Zu erledigende Aufgaben =
1. Erläutere anhand des Auszugs zum Sektverkauf in ein bis drei Sätzen, warum der Verkauf von Sekt im Reisegewerbe dort als unzulässig gilt.
2. Schreibe aus dem Auszug zum Sektverkauf den Abschnitt von „Geschrieben von René“ bis „(z.B. Federweißer) zählen.“ wortgetreu ab.

Vorliegender Auszug =
▶

Grundsätzlich sind Ausnahmevorschriften eng auszulegen (so auch hier laut Kommentar Landmann/Rohmer) und Sekt ist eben kein Wein - der Verkauf von Sekt und Co ist im Reisegewerbe nicht zulässig (es sei denn selbst erzeugt = dritte Ausnahme von dem Verbot).



Geschrieben von René Land am 21.01.2007 um 23:50:

 

Hallo Frau Tielke,

ich habe mal hinsichtlich der Definitionsfrage Wikipedia bemüht. Hiernach sind Champagner und Sekt wegen des „Gehaltes an perlendem Kohlendioxid“ Schaumweine. Diese zählen zu „Weinen im weiteren Sinne“ zu denen auch Likörweine (wie Sherry oder Portwein) und nicht ausgegorener Wein (z.B. Federweißer) zählen.

◀

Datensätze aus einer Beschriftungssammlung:

▶

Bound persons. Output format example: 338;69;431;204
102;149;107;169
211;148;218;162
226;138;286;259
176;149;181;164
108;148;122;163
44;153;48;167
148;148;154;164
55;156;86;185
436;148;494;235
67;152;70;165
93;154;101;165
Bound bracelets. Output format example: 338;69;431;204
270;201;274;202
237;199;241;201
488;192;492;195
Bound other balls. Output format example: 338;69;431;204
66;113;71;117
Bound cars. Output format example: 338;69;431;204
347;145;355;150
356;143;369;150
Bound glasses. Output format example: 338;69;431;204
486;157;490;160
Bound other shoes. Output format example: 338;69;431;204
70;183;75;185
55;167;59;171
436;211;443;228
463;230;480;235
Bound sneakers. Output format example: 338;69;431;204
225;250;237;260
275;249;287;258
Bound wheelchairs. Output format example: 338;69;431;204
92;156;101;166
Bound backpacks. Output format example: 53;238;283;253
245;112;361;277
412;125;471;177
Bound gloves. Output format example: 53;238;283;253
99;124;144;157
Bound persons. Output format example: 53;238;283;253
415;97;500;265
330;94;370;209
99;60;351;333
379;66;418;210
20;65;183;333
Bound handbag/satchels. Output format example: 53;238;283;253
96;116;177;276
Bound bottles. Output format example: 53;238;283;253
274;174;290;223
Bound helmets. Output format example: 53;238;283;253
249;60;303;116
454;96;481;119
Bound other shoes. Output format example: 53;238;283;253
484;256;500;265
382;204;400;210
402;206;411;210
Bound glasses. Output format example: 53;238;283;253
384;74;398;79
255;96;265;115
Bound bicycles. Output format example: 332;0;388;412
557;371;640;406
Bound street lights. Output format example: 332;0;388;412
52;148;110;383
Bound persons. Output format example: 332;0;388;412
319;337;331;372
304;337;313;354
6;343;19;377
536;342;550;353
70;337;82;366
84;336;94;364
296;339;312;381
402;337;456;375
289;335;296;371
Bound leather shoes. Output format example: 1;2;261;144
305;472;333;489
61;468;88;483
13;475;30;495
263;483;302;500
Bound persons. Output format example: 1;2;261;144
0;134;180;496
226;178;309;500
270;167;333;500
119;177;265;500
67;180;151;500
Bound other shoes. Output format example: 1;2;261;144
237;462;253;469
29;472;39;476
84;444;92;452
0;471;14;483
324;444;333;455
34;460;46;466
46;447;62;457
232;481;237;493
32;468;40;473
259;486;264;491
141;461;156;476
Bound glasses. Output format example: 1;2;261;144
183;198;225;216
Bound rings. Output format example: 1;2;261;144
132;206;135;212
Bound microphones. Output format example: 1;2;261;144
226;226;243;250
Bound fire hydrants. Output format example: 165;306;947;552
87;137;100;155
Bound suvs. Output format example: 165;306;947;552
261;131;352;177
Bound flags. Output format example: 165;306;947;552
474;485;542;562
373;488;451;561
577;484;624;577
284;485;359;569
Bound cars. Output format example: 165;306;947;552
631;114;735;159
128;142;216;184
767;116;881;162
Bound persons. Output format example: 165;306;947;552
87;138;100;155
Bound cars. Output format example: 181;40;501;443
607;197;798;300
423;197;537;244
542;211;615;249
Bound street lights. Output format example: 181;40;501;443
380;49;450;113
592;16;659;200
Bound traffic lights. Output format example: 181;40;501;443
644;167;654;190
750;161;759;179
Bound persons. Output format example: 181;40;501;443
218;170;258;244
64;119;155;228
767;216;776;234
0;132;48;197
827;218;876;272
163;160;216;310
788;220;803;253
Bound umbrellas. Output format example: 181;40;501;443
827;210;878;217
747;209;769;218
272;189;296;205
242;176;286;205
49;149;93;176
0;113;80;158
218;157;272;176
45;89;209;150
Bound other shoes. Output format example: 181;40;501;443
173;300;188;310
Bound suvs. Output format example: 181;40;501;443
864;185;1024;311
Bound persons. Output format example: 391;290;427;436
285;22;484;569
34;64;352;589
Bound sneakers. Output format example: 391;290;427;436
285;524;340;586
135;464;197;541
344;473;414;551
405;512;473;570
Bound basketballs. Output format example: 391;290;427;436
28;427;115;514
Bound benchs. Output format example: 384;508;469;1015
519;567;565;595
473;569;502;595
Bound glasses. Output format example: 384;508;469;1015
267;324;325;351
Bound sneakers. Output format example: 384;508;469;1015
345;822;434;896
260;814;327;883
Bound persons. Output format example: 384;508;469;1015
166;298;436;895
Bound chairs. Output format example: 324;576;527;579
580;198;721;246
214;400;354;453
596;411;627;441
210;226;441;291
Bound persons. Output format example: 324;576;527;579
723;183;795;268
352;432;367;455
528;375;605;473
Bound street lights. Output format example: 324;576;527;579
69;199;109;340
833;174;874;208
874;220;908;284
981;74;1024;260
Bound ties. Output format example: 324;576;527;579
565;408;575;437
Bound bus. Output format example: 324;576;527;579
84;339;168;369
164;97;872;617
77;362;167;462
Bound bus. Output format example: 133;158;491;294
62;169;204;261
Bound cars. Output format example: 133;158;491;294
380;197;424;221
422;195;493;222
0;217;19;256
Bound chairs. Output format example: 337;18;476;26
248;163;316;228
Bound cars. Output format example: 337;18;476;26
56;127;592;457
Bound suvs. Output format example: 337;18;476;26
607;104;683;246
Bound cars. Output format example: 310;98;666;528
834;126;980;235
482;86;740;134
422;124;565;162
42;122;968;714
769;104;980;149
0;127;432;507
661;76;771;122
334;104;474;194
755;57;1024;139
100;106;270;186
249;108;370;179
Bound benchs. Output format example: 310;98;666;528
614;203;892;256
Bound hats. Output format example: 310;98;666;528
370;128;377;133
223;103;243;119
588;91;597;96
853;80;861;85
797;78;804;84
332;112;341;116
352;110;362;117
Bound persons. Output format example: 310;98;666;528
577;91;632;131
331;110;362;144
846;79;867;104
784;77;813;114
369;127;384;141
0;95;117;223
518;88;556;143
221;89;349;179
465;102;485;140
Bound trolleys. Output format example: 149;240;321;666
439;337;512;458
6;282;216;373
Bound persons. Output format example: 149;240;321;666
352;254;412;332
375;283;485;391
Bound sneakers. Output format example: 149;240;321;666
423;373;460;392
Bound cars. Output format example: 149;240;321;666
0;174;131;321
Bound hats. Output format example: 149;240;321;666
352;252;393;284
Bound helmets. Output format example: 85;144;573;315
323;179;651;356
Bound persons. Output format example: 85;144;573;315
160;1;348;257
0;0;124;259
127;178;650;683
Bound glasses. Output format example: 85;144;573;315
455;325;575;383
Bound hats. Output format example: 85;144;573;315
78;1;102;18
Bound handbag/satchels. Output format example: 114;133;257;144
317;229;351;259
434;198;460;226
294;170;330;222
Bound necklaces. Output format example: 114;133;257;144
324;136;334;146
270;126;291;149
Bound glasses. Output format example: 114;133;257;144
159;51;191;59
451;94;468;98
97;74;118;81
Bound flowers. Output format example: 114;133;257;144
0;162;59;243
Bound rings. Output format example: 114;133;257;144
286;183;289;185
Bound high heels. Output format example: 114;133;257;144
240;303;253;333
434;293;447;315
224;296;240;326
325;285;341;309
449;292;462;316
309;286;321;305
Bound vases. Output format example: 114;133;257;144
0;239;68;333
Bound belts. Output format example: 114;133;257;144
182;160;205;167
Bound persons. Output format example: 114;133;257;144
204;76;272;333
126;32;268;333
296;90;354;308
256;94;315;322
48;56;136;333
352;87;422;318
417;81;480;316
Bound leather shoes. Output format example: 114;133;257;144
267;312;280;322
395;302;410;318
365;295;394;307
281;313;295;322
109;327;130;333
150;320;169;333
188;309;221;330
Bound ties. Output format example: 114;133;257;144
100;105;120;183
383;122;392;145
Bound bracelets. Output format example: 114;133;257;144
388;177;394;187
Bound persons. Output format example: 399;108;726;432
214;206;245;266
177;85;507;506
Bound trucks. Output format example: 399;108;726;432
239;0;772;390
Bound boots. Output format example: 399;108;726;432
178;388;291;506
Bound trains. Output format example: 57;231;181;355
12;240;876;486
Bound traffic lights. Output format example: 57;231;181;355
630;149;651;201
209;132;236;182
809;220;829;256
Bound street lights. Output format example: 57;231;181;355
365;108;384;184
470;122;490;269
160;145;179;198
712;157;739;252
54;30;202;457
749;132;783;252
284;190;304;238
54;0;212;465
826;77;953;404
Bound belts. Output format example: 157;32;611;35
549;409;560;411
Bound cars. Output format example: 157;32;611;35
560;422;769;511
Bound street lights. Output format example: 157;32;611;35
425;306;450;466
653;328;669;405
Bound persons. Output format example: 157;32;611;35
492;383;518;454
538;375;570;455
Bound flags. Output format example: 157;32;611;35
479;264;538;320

◀

Nachfolgende Antworten =
1. Ausnahmevorschriften sind grundsätzlich eng auszulegen, und Sekt ist kein Wein. Deshalb ist sein Verkauf im Reisegewerbe nicht zulässig. Das gilt nur dann nicht, wenn der Sekt selbst erzeugt ist.

2.
Geschrieben von René Land am 21.01.2007 um 23:50:

 

Hallo Frau Tielke,

ich habe mal hinsichtlich der Definitionsfrage Wikipedia bemüht. Hiernach sind Champagner und Sekt wegen des „Gehaltes an perlendem Kohlendioxid“ Schaumweine. Diese zählen zu „Weinen im weiteren Sinne“ zu denen auch Likörweine (wie Sherry oder Portwein) und nicht ausgegorener Wein (z.B. Federweißer) zählen.